[Short descriptive captions]
= = = = =

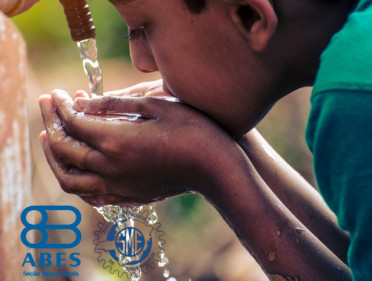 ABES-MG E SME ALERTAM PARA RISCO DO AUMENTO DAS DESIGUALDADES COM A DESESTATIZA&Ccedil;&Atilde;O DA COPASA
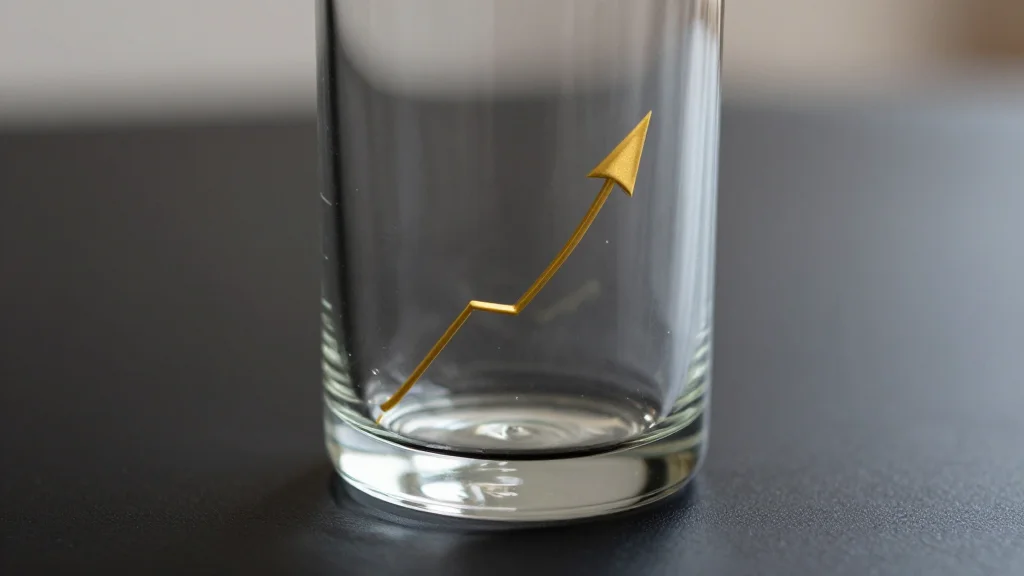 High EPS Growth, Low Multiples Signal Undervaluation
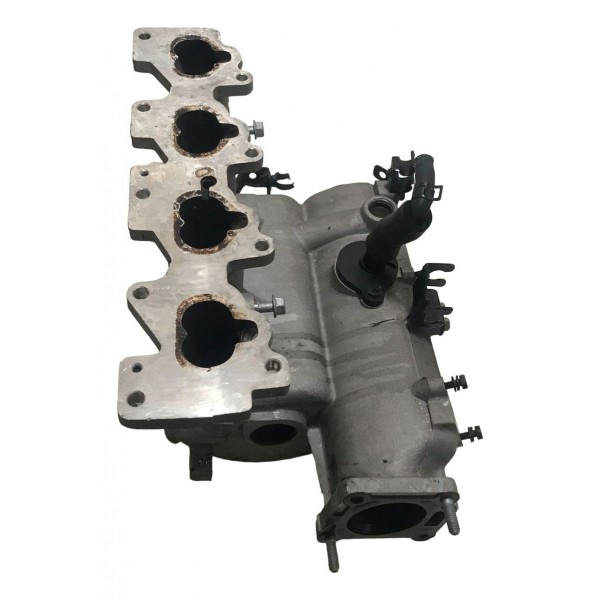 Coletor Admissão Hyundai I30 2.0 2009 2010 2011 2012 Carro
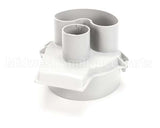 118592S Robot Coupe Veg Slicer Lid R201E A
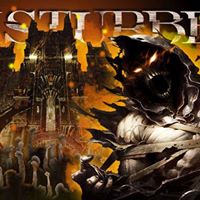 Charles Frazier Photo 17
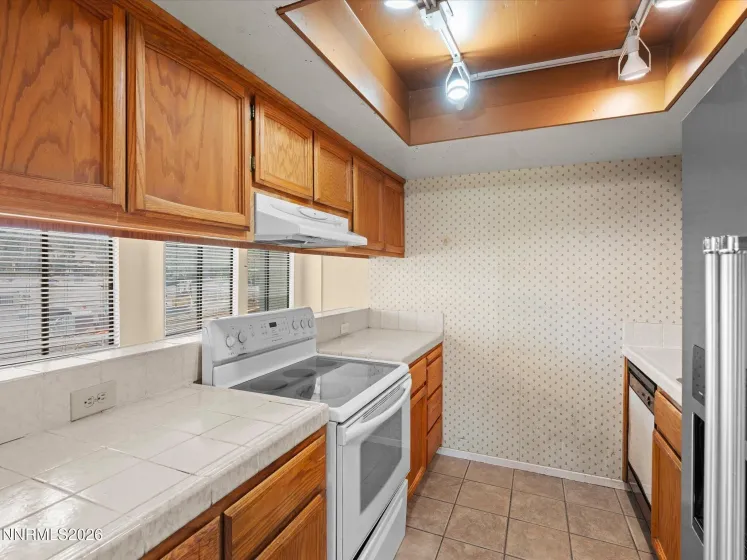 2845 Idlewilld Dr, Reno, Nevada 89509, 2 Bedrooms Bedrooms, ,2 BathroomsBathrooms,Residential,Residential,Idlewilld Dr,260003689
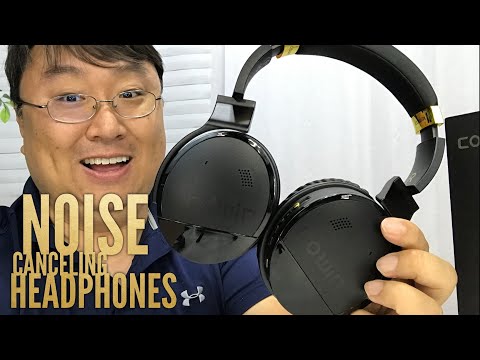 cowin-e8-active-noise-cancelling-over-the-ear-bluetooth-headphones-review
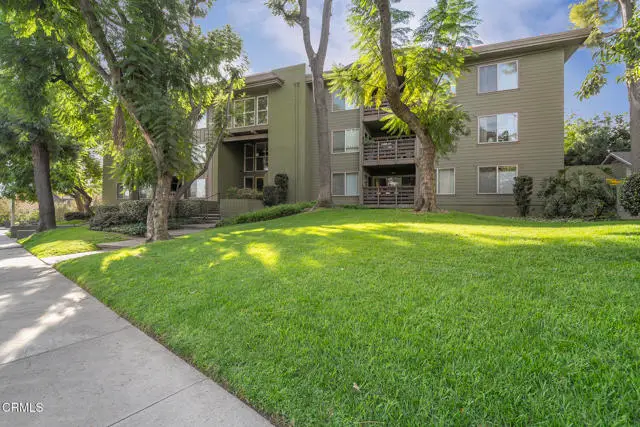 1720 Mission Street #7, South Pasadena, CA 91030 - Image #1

= = = = =

== Task item ==
Retype the listing above character for character, leaving the pictures out of your answer.

== Solution to the problem ==
 ABES-MG E SME ALERTAM PARA RISCO DO AUMENTO DAS DESIGUALDADES COM A DESESTATIZA&Ccedil;&Atilde;O DA COPASA
 High EPS Growth, Low Multiples Signal Undervaluation
 Coletor Admissão Hyundai I30 2.0 2009 2010 2011 2012 Carro
 118592S Robot Coupe Veg Slicer Lid R201E A
 Charles Frazier Photo 17
 2845 Idlewilld Dr, Reno, Nevada 89509, 2 Bedrooms Bedrooms, ,2 BathroomsBathrooms,Residential,Residential,Idlewilld Dr,260003689
 cowin-e8-active-noise-cancelling-over-the-ear-bluetooth-headphones-review
 1720 Mission Street #7, South Pasadena, CA 91030 - Image #1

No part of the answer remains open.